The destroyer evolved from the need of navies to counter a new ship which made a devastating debut in the Chilean Civil War of 1891 and in the Sino-Japanese War of 1894. This was the swift, small torpedo boat that could dash in close to the larger ships, loose their torpedoes and dash away. The world's navies recognized the need for a counter weapon and so the torpedo boat destroyer - later just "destroyer" - was born. From the first U.S. destroyer commissioned in 1902 to the famous ships of World War II to the Spruance-class to the Arleigh Burke-class, the U.S. Navy's destroyers have been evolving.

The US Navy began building the torpedo boat and destroyer classes of ships at the end of 19th century when they built the USS Farragut in 1899, a torpedo boat. Shortly thereafter, the nine ships of the Bainbridge destroyer class were commissioned, starting in 1902. This class marked the beginning of an increase in destroyer production that focused primarily on surface craft designed for the defense against torpedo attacks on capital ships.

[Extracted records]
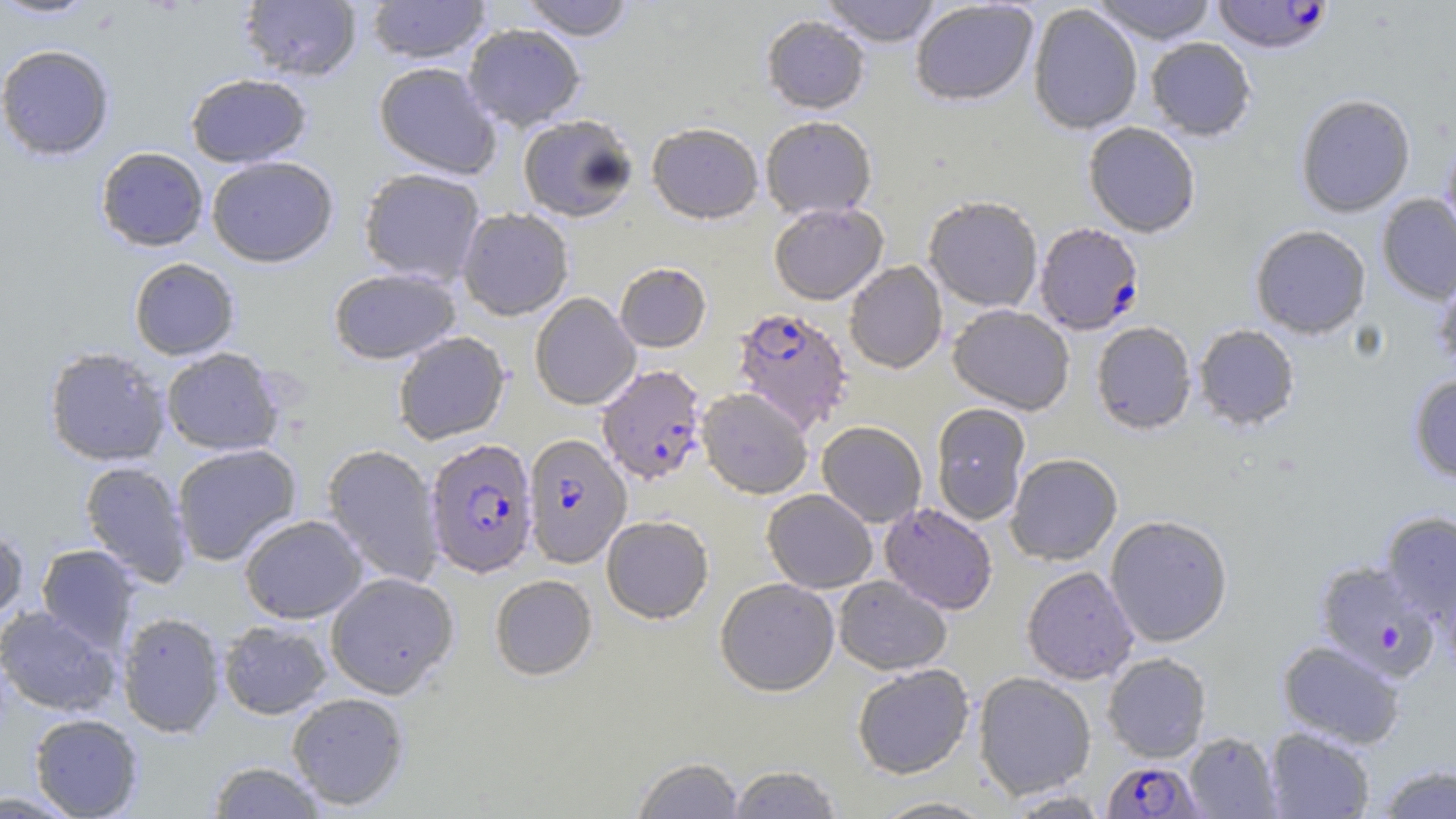

{
  "slide_level_diagnosis": "Plasmodium falciparum",
  "image_size": "1456×819 pixels",
  "stain": "May-Grünwald-Giemsa",
  "field_of_view": "one of a larger specimen",
  "preparation": "thin blood film",
  "modality": "optical microscopy",
  "plasmodium_falciparum_infected_red_blood_cell_locations": "approximate bounding boxes as named x1/y1/x2/y2 corners in pixels: (x1=1210, y1=0, x2=1335, y2=55), (x1=1034, y1=222, x2=1144, y2=335), (x1=732, y1=306, x2=852, y2=433), (x1=597, y1=364, x2=708, y2=484), (x1=522, y1=433, x2=631, y2=568), (x1=424, y1=437, x2=538, y2=578), (x1=1314, y1=559, x2=1441, y2=682), (x1=1102, y1=760, x2=1203, y2=818)",
  "uninfected_red_blood_cell_locations": "approximate bounding boxes as named x1/y1/x2/y2 corners in pixels: (x1=0, y1=0, x2=103, y2=20), (x1=238, y1=0, x2=363, y2=81), (x1=366, y1=0, x2=492, y2=64), (x1=519, y1=0, x2=636, y2=41), (x1=820, y1=0, x2=943, y2=46), (x1=910, y1=0, x2=1039, y2=106), (x1=1090, y1=0, x2=1217, y2=44), (x1=1028, y1=4, x2=1143, y2=134), (x1=761, y1=14, x2=870, y2=114), (x1=462, y1=23, x2=586, y2=131), (x1=1145, y1=37, x2=1257, y2=141), (x1=0, y1=44, x2=116, y2=161), (x1=373, y1=62, x2=501, y2=179), (x1=185, y1=73, x2=312, y2=168), (x1=1295, y1=93, x2=1416, y2=217), (x1=517, y1=114, x2=638, y2=222), (x1=760, y1=115, x2=877, y2=220), (x1=1083, y1=121, x2=1201, y2=237), (x1=647, y1=122, x2=764, y2=224), (x1=1441, y1=132, x2=1456, y2=250), (x1=95, y1=146, x2=209, y2=251), (x1=206, y1=156, x2=339, y2=267), (x1=358, y1=167, x2=486, y2=286), (x1=1376, y1=194, x2=1456, y2=304), (x1=923, y1=195, x2=1043, y2=312), (x1=769, y1=202, x2=888, y2=304), (x1=457, y1=207, x2=574, y2=321), (x1=1250, y1=225, x2=1371, y2=338), (x1=129, y1=258, x2=240, y2=360), (x1=844, y1=261, x2=947, y2=373), (x1=615, y1=262, x2=711, y2=352), (x1=329, y1=267, x2=461, y2=364), (x1=1432, y1=269, x2=1456, y2=375), (x1=530, y1=292, x2=641, y2=410), (x1=948, y1=304, x2=1075, y2=414), (x1=1091, y1=322, x2=1197, y2=434), (x1=1193, y1=324, x2=1300, y2=430), (x1=392, y1=331, x2=510, y2=445), (x1=43, y1=346, x2=171, y2=467), (x1=161, y1=348, x2=284, y2=456), (x1=1408, y1=374, x2=1456, y2=483), (x1=697, y1=387, x2=813, y2=499), (x1=931, y1=403, x2=1032, y2=524), (x1=817, y1=421, x2=927, y2=527), (x1=171, y1=443, x2=302, y2=566), (x1=322, y1=444, x2=444, y2=588), (x1=1005, y1=453, x2=1122, y2=565), (x1=79, y1=460, x2=193, y2=587), (x1=762, y1=489, x2=877, y2=593), (x1=879, y1=502, x2=998, y2=614), (x1=1380, y1=511, x2=1456, y2=622), (x1=239, y1=514, x2=368, y2=624), (x1=601, y1=514, x2=714, y2=624), (x1=1104, y1=514, x2=1233, y2=647), (x1=0, y1=522, x2=29, y2=625), (x1=37, y1=544, x2=140, y2=652), (x1=1022, y1=566, x2=1139, y2=685), (x1=325, y1=571, x2=459, y2=699), (x1=490, y1=574, x2=598, y2=680), (x1=834, y1=576, x2=952, y2=675), (x1=715, y1=577, x2=839, y2=696), (x1=0, y1=605, x2=121, y2=717), (x1=117, y1=611, x2=226, y2=738), (x1=218, y1=620, x2=333, y2=719), (x1=1277, y1=639, x2=1406, y2=748), (x1=1102, y1=653, x2=1212, y2=762), (x1=852, y1=664, x2=974, y2=779), (x1=973, y1=672, x2=1096, y2=799), (x1=287, y1=692, x2=410, y2=810), (x1=29, y1=713, x2=143, y2=818), (x1=1264, y1=727, x2=1375, y2=818), (x1=1183, y1=731, x2=1281, y2=818), (x1=632, y1=756, x2=745, y2=819), (x1=206, y1=760, x2=329, y2=818), (x1=1375, y1=763, x2=1456, y2=819), (x1=728, y1=764, x2=843, y2=818), (x1=0, y1=790, x2=84, y2=816), (x1=869, y1=796, x2=1000, y2=818)",
  "magnification": "1000x"
}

Prompt => Go on with the passage on the history of U.S. Navy destroyers, picking up after its final sentence.

Task output =>
Just prior to the outbreak of the Great War in 1914, the eight vessels of the Cassin-class were built, mainly for seaworthiness and endurance, and were the most heavily armed. The Cassin-class, and those similar to it, represented the culmination of a tremendous effort to make destroyers more seaworthy vessels, capable of extended operations at sea with the battle fleet.

US destroyers built towards the end of the Great War were the famous flush-deckers. The six ships of the Caldwell-class were the first flush-deckers for the Navy. These vessels dispensed with the raised forecastle of earlier models, meaning that the main deck was a single, long, flat structure. This was meant to create a more seaworthy hull.

The Caldwell-class served as a basis for two mass-produced groups of destroyers, the Wickes and Clemson-classes, which comprised about 300 ships, but not all of them were launched by the close of the war. Like the British, the Americans opted for producing large numbers of destroyers in the fastest time possible. The best way to accomplish this goal was the use of only a few designs.

The mission of the destroyer, prior to the Great War, was to engage enemy torpedo boats to prevent torpedo attacks against capital ships. However, with advances in technology and the need for multi-role ships, the mission of the destroyer changed. The destroyer assumed the role of the torpedo boat on the offense, engaging the enemy’s capital ships, and the destroyer on the defense, engaging the enemy’s torpedo boats. Therefore, in many naval powers, the move was to build only destroyers and not torpedo boats and destroyers.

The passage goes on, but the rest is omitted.